Dans l’angle d’une chambre, qu’on dit être celle du sous-lieutenant de Brienne, une trappe, celle par laquelle, en 1793, Bonaparte, la maison étant cernée, échappa aux poursuites de Paoli, et, sur la cheminée de la chambre de Madame mère, à côté de la couronne en lauriers d’or du premier Consul, une ravissante crèche en ivoire, que Bonaparte rapporta d’Égypte en 1790, souvenirs résumant presque la carrière sentimentale du héros, sa haine tenace et violente de l’Anglais, ses premières victoires et son grand, son inaltérable amour des siens, symbolisés par la crèche d’ivoire et les lauriers consulaires rapportés à la maison natale et offerts à la mère !

Que d’opprimants et mélancoliques souvenirs !

C’est peut-être cette grande ombre planante sur Ajaccio qui tisse comme un voile de tristesse atténuée sur la neige de ses montagnes et le bleu lumineux de son golfe !

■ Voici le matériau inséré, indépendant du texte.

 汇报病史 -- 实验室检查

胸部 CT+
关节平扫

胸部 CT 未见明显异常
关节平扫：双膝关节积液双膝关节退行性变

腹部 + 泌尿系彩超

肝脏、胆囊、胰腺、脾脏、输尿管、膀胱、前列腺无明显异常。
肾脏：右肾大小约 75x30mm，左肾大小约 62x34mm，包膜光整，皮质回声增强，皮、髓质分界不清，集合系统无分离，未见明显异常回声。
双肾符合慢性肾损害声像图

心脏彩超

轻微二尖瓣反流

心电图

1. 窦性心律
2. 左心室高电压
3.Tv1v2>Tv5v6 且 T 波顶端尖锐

La Corse, reconnaissante à Napoléon, lui a dressé partout des statues, emplissant ses places et ses promenades d’effigies en marbre du César : Cours Grandval, sur cette place des Palmiers, ombreuse et fraîche, ensoleillée et verte selon le jour et l’heure, et dont les Ajacciens sont si fiers, la statue en toge du premier consul domine quatre lions de granit, dont la gueule vomit l’eau d’une fontaine ; sur l’esplanade du Diamant, la place de la Concorde de la ville, et dont toute la longueur commande la mer, Napoléon s’érige encore, cette fois César équestre, escorté de ses quatre frères, Joseph, Lucien, Louis et Jérôme, qui, de leurs silhouettes de bronze, lui font une garde d’honneur. C’est le grand monument commémoratif d’Ajaccio, et, sculptés dans la lumière, profilés en noir sur l’azur méditerranéen, les cinq Buonaparte regardent l’horizon et semblent veiller en sentinelles sur la patrie corse ; l’œil darde vers l’Anglais qui viendra par la mer. Tout cela est bien de l’immortalité et de la gloire, mais nulle part pourtant je n’ai senti frémir la grande ombre envolée comme dans la petite maison et les pièces obscures de la rue Létizia.